Increase font size  Decrease font size Date:2013-03-22   Views:1076
Reignited concerns over the domestic benzene demand as well as a stubbornly closed arbitrage to the US saw European benzene prices plunge below $1,300/mt for the first time since mid-October, Platts data show.

Benzene barges were assessed at $1,266.50/mt CIF ARA at Fridays' close, wiping out $83.50/mt week-on-week.

The last time benzene was assessed lower -- at $1,259.50/mt CIF ARA -- was on October 5.

Traders had an increasingly bearish outlook for the immediate future of the balance of supply and demand on the European continent, with a number of downstream turnarounds scheduled for March and the second quarter.

Among others these include maintenance works at Shell's Moerdijk and LyondellBasell's Maasvlakte styrene units, starting March, as well as turnarounds at Versalis' Mantova, Ineos Phenol's Antwerp phenol/acetone units.

Benzene prices have been set on a downward trajectory since January, despite initial expectations that producers of derivatives would go to the market for additional volumes in order to produce and accumulate stocks ahead of their turnarounds. "Length has been accumulating but only now people are realizing its magnitude, and importantly the US is not buying as expected," one trader said.

Another trader added that with the freight rates remaining in the high $60s/mt, European benzene continued to be prohibitively expensive for the American buyer, especially when the American market was still long.

Benzene for April dates was assessed at 435 cents/gallon DDP US Gulf Coast ($1,300.65/mt), keeping the arbitrage window closed.

Meanwhile, producers' margins have been squeezed significantly compared with December and January levels, with benzene's premium over naphtha dropping to the lowest level since mid-October.

The spread was assessed at $349/mt at Friday's close, down more than $70/mt week-on-week, as the decline in naphtha occurred at a slower rate than the deterioration of benzene values.

Naphtha has shed over 10% after hitting almost a year-high on February 19, as demand from gasoline blenders subsided and petrochemicals demand, already quite slow, was partially pulled away by more competitive LPGs. Naphtha was assessed at $917.50/mt CIF ARA Friday.

Despite the decline, benzene's premium over naphtha is still in healthy territory, sources said, as levels over $200/mt were already sufficient for benzene producers to break even.

One trader said, however, that he did not expect the spread to fall below $300/mt, as this would disincentivize benzene production and could see global benzene market short once all downstream units are back onstream after turnarounds.

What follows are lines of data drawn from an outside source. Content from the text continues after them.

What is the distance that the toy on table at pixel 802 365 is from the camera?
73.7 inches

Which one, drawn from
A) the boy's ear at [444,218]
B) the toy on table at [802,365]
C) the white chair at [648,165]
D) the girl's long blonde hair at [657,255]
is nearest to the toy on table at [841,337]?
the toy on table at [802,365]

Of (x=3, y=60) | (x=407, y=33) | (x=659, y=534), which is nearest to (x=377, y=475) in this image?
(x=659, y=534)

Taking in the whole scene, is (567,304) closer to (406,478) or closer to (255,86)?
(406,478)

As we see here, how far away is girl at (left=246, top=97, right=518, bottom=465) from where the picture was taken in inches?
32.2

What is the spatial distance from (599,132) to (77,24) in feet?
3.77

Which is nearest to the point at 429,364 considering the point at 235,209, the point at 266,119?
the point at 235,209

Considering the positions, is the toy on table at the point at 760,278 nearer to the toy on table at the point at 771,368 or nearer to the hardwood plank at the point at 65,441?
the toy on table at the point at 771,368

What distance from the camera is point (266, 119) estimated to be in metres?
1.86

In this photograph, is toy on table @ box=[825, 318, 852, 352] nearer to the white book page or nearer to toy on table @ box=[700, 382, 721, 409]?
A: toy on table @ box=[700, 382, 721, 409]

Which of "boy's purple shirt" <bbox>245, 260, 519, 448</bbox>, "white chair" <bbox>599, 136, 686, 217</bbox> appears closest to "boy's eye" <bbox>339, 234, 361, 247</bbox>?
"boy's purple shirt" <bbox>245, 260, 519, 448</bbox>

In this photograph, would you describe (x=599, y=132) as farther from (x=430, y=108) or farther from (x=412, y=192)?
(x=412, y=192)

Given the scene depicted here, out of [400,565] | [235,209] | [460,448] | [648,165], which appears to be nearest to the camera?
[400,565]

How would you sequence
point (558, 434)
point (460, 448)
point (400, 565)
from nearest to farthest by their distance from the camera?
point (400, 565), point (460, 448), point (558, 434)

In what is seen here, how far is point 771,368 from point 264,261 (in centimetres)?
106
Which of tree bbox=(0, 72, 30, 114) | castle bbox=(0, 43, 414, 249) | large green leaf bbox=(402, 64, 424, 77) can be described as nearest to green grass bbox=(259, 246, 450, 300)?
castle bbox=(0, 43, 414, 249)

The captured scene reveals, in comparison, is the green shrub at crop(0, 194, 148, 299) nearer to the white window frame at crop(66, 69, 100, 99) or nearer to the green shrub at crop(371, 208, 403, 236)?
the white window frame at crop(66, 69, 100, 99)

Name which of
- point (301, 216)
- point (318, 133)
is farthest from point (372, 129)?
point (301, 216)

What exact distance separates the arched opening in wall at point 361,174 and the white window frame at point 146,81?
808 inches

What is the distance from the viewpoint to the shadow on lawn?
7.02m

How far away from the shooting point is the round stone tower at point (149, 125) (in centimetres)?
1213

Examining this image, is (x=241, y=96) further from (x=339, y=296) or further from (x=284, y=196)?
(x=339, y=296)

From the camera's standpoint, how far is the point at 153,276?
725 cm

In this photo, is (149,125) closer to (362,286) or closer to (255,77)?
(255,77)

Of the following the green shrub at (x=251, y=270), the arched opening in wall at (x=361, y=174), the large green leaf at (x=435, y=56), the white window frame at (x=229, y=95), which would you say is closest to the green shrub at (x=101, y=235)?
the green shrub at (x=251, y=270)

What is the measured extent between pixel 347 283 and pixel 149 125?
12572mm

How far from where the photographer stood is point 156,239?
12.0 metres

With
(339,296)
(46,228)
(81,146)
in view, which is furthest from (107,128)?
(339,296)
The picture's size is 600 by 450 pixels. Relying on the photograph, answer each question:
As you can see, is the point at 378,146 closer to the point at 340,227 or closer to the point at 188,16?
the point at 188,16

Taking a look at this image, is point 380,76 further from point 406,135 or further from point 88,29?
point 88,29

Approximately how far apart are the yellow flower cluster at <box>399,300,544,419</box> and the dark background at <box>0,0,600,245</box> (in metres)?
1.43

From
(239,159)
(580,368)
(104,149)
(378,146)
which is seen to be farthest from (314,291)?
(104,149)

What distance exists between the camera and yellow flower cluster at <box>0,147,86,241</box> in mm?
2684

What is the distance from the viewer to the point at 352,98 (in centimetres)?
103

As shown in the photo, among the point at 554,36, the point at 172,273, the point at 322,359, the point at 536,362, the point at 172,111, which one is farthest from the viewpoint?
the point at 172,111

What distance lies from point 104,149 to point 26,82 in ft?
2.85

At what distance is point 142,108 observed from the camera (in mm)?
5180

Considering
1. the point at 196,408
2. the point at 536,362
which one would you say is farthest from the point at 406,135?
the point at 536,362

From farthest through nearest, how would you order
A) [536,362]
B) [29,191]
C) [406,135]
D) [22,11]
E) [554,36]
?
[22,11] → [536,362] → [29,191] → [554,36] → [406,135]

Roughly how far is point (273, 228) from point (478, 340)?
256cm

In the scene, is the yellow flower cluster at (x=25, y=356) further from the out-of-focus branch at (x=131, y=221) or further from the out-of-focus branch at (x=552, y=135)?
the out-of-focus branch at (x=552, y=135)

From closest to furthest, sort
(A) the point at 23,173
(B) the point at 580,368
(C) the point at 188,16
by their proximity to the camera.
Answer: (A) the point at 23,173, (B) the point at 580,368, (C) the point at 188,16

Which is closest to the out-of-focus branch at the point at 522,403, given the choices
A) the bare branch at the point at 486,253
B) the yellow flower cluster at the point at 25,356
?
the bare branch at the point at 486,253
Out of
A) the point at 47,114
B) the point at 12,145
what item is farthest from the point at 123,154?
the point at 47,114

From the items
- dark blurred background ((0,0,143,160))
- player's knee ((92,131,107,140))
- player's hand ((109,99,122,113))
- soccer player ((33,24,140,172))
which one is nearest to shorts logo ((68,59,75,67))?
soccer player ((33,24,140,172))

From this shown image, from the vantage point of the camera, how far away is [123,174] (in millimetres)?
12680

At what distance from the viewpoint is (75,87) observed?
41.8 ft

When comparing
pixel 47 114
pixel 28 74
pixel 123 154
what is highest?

At the same time, benzene's discount to styrene continues to widen, as traders expected the economics of the two products to diverge more following styrene units turnarounds and an expected seasonal uptick in demand. The styrene-benzene spread climbed to $384/mt, the highest level since October 3, when it was last seen over $400/mt mark.

Styrene was assessed at $1,650.50/mt FOB ARA at Friday's close.

There continue to be question marks over whether styrene market will see tightness or whether the accumulated stocks would be sufficient to sail through the turnarounds season without major issues.